• ЗАДАЧИ ДЛЯ РЕШЕНИЯ:
1. Выведите без изменений весь отрывок из текста о второй чеченской войне, начиная с «Игорь Сергеев даже» и ниже вплоть до «руководителем ФСБ Патрушевым.».
2. Подхватите текст о второй чеченской войне и продолжите его после последнего предложения.

• ФРАГМЕНТ ДОКУМЕНТА:
Россия и последние войны ХХ века — страница 144 из 149

Игорь Сергеев даже не вошел в Оперативный штаб по управлению контртеррористической операцией на Северном Кавказе, возглавляемой руководителем ФСБ Патрушевым.

За несколько дней до принятия Указа, 17 января, секретарь Совета безопасности РФ Сергей Иванов заявил, что Россия встала на путь политического урегулирования в Чечне — не потому ли, что 14 января на Северный Кавказ вылетела делегация ПАСЕ? Ведь никаких признаков укрепления стабильности в республике, по сравнению, например, с ноябрем или декабрем, не наблюдается, а численность боевиков теперь иными источниками определяется в 5000 — так же, как и год назад [1412]. На протяжении всего января хроника сообщала об обстрелах, артиллерийских ударах по скоплениям боевиков, взрывах и убийствах. В феврале в небе Чечни наконец-то появились «Черные акулы», и они отнюдь не остались без работы.

6 февраля: «Боевая ударная группа выполняла боевой вылет в полном составе в район южнее села Центорой [1413]. В сложных условиях горно-лесистой местности был обнаружен укрепленный лагерь боевиков, в центре которого были замечены каменные дома, обвалованные грунтом и замаскированные подручными средствами. Было решено нанести по ним удар управляемыми ракетами типа «Вихрь»…»

14 февраля: «Боевая ударная группа полным составом выполняла боевую задачу способом свободной охоты в районе сел Дуба-Юрт и Хатуни. В сложных условиях местности летчики смогли обнаружить и уничтожить восемь целей… Фронтовая премьера новой боевой машины состоялась».

Той самой боевой машины, которой так и не получила армия, теперь выводимая из Чечни при обстоятельствах более чем странных.

Утверждают, что ее вывод обусловлен необходимостью проведения спецопераций, являющихся специализацией ФСБ. Допустим, хотя не очень понятно, почему эти спецоперации [1414] не проводились до сих пор и чем их проведению мешала или может помешать армия. Само же ее обездвижение в так называемых опорных зонах, которые она контролирует и которые непрерывно обстреливаются по периметру, явилось результатом определенных организационных решений, едва ли и не имевших своей целью тот самый результат, который мы наблюдаем сегодня.

Паскевич писал в свое время: «В такой войне, гоняясь за бегущим и скрывающимся неприятелем, не может быть большой потери, но войска утомятся и, не имея ни твердых пунктов, ни верных коммуникаций, должны будут возвратиться без успеха». К сожалению, современные вооружения даже и в такой, ведущейся по классическому образцу «набег-отход», войне заставляют армию нести «большую потерю», в остальном же алгоритм описанной Паскевичем ситуации повторился и во второй чеченской войне. С той лишь разницей, что Паскевич, зная о подобной опасности, разрабатывал соответствующие меры по ее предотвращению [1415]. В конце ХХ века русская армия оказалась поставленной в ситуацию двоевластия, лишившую ее возможности полновластно контролировать даже стратегически важные дороги, развязки и населенные пункты.

• СОБРАННЫЕ ДАННЫЕ:
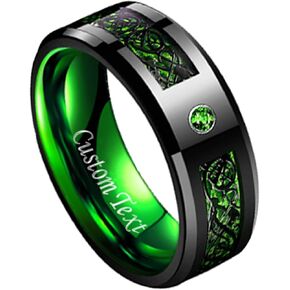 8mm Black Celtic Dragon Tungsten Carbide Wedding Ring with Green Carbon Fiber and CZ Inlay Polished Finish Beveled Edge Size 6-16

• ОТВЕТЫ ПО ПОРЯДКУ:
1.
Игорь Сергеев даже не вошел в Оперативный штаб по управлению контртеррористической операцией на Северном Кавказе, возглавляемой руководителем ФСБ Патрушевым.

2.
И хотя она, по сути, выполнила свою основную задачу — установила полный военный контроль над всей территорией Чечни еще весной 2000 года, прошедший с тех пор год* снова в значительной мере затуманил и размыл добытую ее кровью победу. Руководство РФ по причинам, о которых остается только догадываться, сочло возможным перенести центр тяжести на спецоперации тогда, когда бандформирования начали опять совершенно свободно перемещаться по селам и дорогам Чечни. «Дедлайн», отчетный срок для Оперативного штаба, назначенный на 15 мая 2001 года, не изменил ситуации.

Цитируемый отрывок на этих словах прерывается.